Débat passionnant et passionné. Je suis très respectueux de l'enseignement de Mr Ando, ayant par ailleurs quelques camarades de club qui suivent son enseignement, après avoir suivi celui de Suzuki. J'apprends ainsi par leur intermédiaire quelques rudiments de la pensée andolcienne ou suzukienne qui rejoint par certains côtés ce que je reçois comme enseignement dans les arts du budô. Ceci posé, ça fait pas avancer le schmilblick.
J'observe également que le débat se fixe sur un aspect très traditionnel de notre art, avec ses nuances certes, mais dont la finalité pourrait être la seule recherche de la perfection dans l'harmonie et la beauté.

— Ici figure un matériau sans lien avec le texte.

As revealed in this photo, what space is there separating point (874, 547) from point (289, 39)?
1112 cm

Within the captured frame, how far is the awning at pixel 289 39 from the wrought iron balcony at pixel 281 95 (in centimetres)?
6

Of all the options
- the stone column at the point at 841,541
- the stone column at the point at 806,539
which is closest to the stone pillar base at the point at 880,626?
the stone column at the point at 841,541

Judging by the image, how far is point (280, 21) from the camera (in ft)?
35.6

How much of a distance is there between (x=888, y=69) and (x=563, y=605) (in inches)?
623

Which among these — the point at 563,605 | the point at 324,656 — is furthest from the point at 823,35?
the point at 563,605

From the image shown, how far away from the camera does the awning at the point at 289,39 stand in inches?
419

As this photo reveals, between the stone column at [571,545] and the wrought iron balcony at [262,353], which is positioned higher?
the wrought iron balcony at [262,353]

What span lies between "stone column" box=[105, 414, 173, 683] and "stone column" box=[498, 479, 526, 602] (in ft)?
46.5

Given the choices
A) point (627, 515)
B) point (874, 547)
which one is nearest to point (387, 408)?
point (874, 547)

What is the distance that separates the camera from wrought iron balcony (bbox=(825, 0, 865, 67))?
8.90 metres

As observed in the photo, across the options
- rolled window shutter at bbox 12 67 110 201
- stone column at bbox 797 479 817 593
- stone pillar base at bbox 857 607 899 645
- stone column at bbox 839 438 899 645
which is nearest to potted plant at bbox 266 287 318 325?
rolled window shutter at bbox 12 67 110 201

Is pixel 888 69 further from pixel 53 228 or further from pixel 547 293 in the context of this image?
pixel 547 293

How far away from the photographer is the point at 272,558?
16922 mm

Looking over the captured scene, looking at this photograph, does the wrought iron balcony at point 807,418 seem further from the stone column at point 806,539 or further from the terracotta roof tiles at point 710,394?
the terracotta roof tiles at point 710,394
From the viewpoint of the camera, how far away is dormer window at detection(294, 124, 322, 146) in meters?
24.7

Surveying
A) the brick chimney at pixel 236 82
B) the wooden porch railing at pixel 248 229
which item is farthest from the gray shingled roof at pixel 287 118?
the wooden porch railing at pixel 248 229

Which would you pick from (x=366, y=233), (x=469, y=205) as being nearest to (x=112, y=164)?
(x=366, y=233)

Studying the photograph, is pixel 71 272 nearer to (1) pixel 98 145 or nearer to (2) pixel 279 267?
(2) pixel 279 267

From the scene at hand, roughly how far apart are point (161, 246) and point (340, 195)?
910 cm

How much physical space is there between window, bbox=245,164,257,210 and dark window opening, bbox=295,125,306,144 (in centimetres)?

Partant de là, je pense qu'il serait intéressant de débattre de nos différences et de nos atouts, en tant que barbares européens. Si le Japon a un passé culturel d'une richesse incroyable, très influencé par la Chine, à notre échelle nous n'avons pas à rougir de notre propre passé artistique. D'ailleurs si l'on étudie l'évolution des arts japonais, la peinture sur rouleaux par exemple, si les thèmes abordés sont restés longtemps hyper traditionnels, empreints de références au bouddhisme notamment, les techniques picturales de représentation ont été largement influencées par l'art européen dès le XVIIIème siècle. Les écoles japonaises ne cessant d'osciller ensuite entre les strictes codifications chinoises et le bouillonnement de l'ouest. Le Japon lui-même a fortement contribué à l'évolution de l'art français. Bien des artistes issus du courant impressionniste se sont proprement inspirés des estampes d'Hokusai ou d'Hiroshige, cependant que l'Art Nouveau créait une émulation aussi semblable chez les artistes japonais: peintres, ébénistes et céramistes. Tout ça pour dire que les passerelles existent depuis belle lurette entre les cultures, bien avant notre débat. Partant de là, je pense qu'il peut être intéressant pour l'évolution de notre art d'oser l'affranchissement, voire la transgression, et d'affirmer une plus grande liberté avec les codes, au principe qu'il n'est d'art qui ne puisse évoluer. Entre tradition et modernité, une autre voie peut s'ouvrir, un fois décomplexés vis à vis des références nipponnes. Après tout, l'art du bonsaï est fondé sur l'observation de la nature qui par essence se révèle créatrice et ô combien foisonnante. Le tokonama n'appartient pas à notre monde, pourquoi tenter de l'intégrer? A moins de posséder dès le berceau toute la subtilité de la culture japonaise, est-ce bien raisonnable de vouloir en appréhender toute la substantifique moelle?
Les Japonais, pas bêtes du tout, ont inventé en 1971 un art (martial), destiné à la fois aux longs nez d'occident et à leurs propres rejetons épris de culture manga : le sport chanbara, un type d'escrime japonaise moins codifiée que le kendo, mais en plus marrant. C'est dire s'ils ont l'esprit ouvert.
A titre personnel, si j'apprécie une belle présentation codifiée, avec son arsenal de tablettes, kusamono ou statues en accompagnement, très vite j'imagine les mêmes arbres dans une autre mise en scène qui correspondrait parfaitement bien à notre culture, mêlant d'autres matériaux dans une recherche esthétique tout aussi valorisante. A défaut d'être convaincantes sur les règles traditionnelles, je crois même que certaines expositions gagneraient en beauté en usant d'un esprit plus libre, simplement régi par la pureté des formes et des matériaux, introduisant bois, métal, verre, jeux de lumière ou tissus, mettant en valeur les bonsaï par la simplicité et la sobriété du traitement de l'espace et des surfaces. Et qui sait si cela ne séduirait pas mieux les Japonais, plutôt qu'une piètre imitation de leur culture.